• Provided data:
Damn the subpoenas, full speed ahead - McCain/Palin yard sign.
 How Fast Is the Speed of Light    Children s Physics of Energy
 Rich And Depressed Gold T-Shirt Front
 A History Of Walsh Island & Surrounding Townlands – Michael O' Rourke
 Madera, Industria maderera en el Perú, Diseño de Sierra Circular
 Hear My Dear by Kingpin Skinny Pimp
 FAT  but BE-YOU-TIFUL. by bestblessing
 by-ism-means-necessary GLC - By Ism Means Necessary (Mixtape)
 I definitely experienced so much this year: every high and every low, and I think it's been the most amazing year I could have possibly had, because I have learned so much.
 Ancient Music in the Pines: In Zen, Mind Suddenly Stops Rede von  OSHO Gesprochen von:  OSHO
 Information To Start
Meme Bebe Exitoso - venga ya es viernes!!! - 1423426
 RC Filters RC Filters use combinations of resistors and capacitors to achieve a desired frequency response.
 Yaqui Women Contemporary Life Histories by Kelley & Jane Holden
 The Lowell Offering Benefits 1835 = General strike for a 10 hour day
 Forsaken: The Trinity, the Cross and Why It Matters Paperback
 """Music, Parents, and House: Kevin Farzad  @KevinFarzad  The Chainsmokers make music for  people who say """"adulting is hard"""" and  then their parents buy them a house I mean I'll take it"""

• Your instructions:
An exact copy of every record is needed.

• Expected output:
Damn the subpoenas, full speed ahead - McCain/Palin yard sign.
 How Fast Is the Speed of Light    Children s Physics of Energy
 Rich And Depressed Gold T-Shirt Front
 A History Of Walsh Island & Surrounding Townlands – Michael O' Rourke
 Madera, Industria maderera en el Perú, Diseño de Sierra Circular
 Hear My Dear by Kingpin Skinny Pimp
 FAT  but BE-YOU-TIFUL. by bestblessing
 by-ism-means-necessary GLC - By Ism Means Necessary (Mixtape)
 I definitely experienced so much this year: every high and every low, and I think it's been the most amazing year I could have possibly had, because I have learned so much.
 Ancient Music in the Pines: In Zen, Mind Suddenly Stops Rede von  OSHO Gesprochen von:  OSHO
 Information To Start
Meme Bebe Exitoso - venga ya es viernes!!! - 1423426
 RC Filters RC Filters use combinations of resistors and capacitors to achieve a desired frequency response.
 Yaqui Women Contemporary Life Histories by Kelley & Jane Holden
 The Lowell Offering Benefits 1835 = General strike for a 10 hour day
 Forsaken: The Trinity, the Cross and Why It Matters Paperback
 """Music, Parents, and House: Kevin Farzad  @KevinFarzad  The Chainsmokers make music for  people who say """"adulting is hard"""" and  then their parents buy them a house I mean I'll take it"""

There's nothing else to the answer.